- **WHAT TO DO**:
1. Answer these questions using the article about tapeworms:
(a) For how long have tapeworms been around?
(b) According to the image caption, what has genome sequencing revealed about the parasites?
(c) How do tapeworms obtain what they need from the host?
2. List every animal that the article about tapeworms names as an example of the species tapeworms can live in.

- **TEXT SEGMENT**:
# # # # # # #

No more free rides for tapeworms?

Living the easy life. Tapeworms have evolved to leave all the work to their hosts by losing many genes to become simpler organisms. But their simplicity could be their undoing. Genome sequencing has revealed that the parasites are extremely reliant on certain genes and processes to live and these weak spots may be vulnerable to existing drugs [Image Credit: Magdalena Zaroweicki]

Imagine living in a place with plenty of space, a wonderful tropical climate, and as much food and drink as you can possibly want.

No, I'm not talking about your dream holiday, but the daily life of tapeworms. As parasites living inside us they enjoy a life of plenty, with very little to trouble them. While we need to work hard for our food, they can absorb everything they need from the host, without even opening their mouths (in fact they don’t even have one).

This "slacker lifestyle" has been very successful for them. Tapeworms have been around for more than 270 million years, long before mammals started walking the planet. They have evolved to be able to live in almost all species of vertebrates: from shark to magpie, from flour beetle to mouse. In the wild, most vertebrate animals will be infected with tapeworms.

# # # # # # #

- **DATA LISTING**:
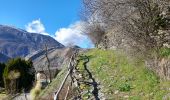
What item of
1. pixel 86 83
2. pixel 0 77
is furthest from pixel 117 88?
pixel 0 77

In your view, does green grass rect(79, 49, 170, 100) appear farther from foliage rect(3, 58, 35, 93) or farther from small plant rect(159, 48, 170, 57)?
foliage rect(3, 58, 35, 93)

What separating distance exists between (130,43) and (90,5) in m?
3.35

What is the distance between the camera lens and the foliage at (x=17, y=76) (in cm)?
5222

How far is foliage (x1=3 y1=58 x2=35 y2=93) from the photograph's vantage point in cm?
5222

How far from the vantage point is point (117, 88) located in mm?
18094

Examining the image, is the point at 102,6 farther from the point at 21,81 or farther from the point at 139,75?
the point at 21,81

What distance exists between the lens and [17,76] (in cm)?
5231

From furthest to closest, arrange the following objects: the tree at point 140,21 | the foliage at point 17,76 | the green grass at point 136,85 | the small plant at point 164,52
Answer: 1. the foliage at point 17,76
2. the tree at point 140,21
3. the small plant at point 164,52
4. the green grass at point 136,85

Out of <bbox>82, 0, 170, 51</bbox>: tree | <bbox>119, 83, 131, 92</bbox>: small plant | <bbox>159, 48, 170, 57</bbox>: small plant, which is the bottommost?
<bbox>119, 83, 131, 92</bbox>: small plant

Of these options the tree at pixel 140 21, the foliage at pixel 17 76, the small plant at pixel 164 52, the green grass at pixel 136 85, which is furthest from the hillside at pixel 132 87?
the foliage at pixel 17 76

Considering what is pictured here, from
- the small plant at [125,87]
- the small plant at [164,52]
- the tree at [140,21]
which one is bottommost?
the small plant at [125,87]

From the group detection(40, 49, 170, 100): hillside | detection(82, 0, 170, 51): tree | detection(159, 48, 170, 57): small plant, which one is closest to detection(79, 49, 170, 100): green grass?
detection(40, 49, 170, 100): hillside

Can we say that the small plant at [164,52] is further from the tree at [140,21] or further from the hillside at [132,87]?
the hillside at [132,87]

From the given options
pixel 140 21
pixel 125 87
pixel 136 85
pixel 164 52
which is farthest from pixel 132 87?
pixel 140 21
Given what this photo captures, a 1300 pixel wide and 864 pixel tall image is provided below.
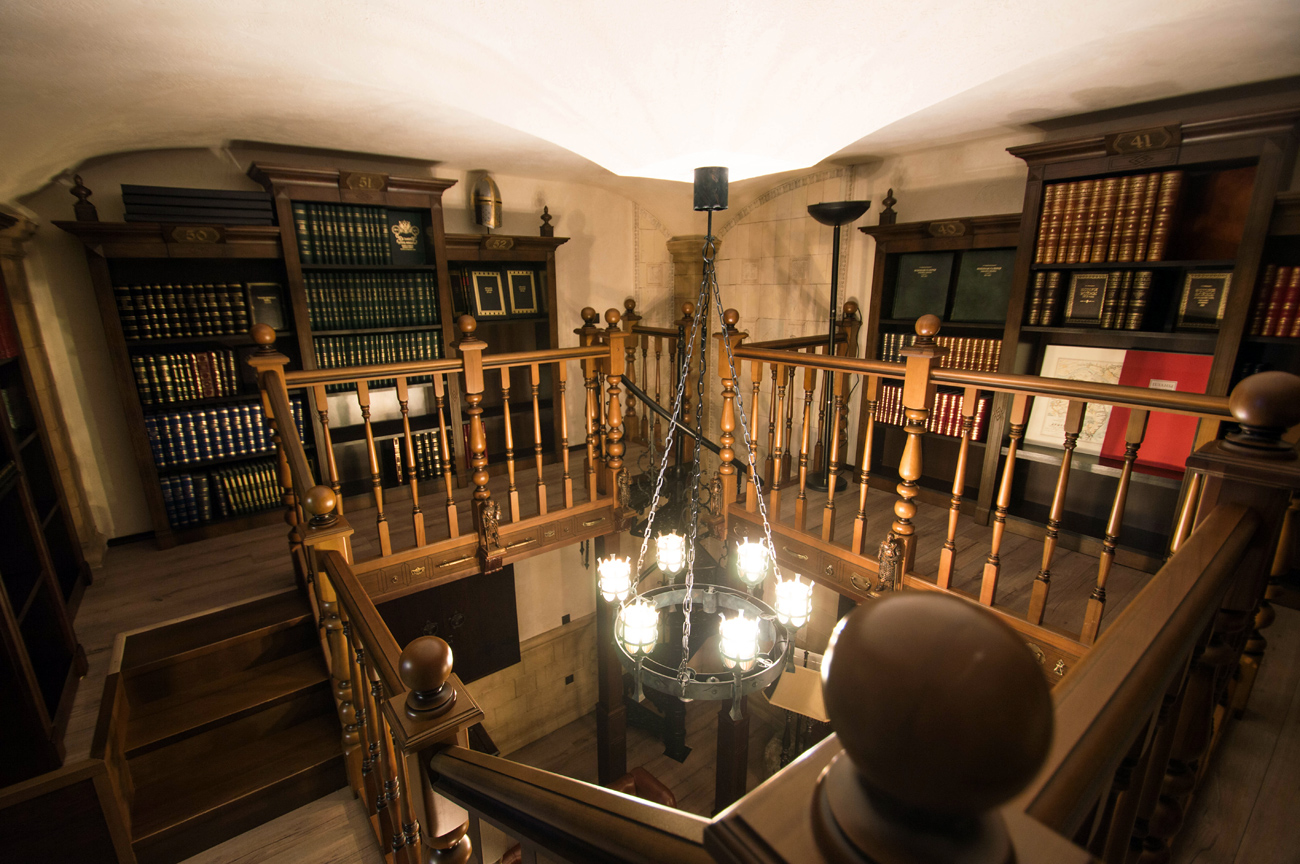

# # # # # # #

- **SOLUTION LIST**:
1.
(a) More than 270 million years.
(b) It has revealed that they are extremely reliant on certain genes and processes to live, and that these weak spots may be vulnerable to existing drugs.
(c) They absorb everything they need from the host without opening their mouths, and in fact they do not have one.

2. Shark, magpie, flour beetle, mouse.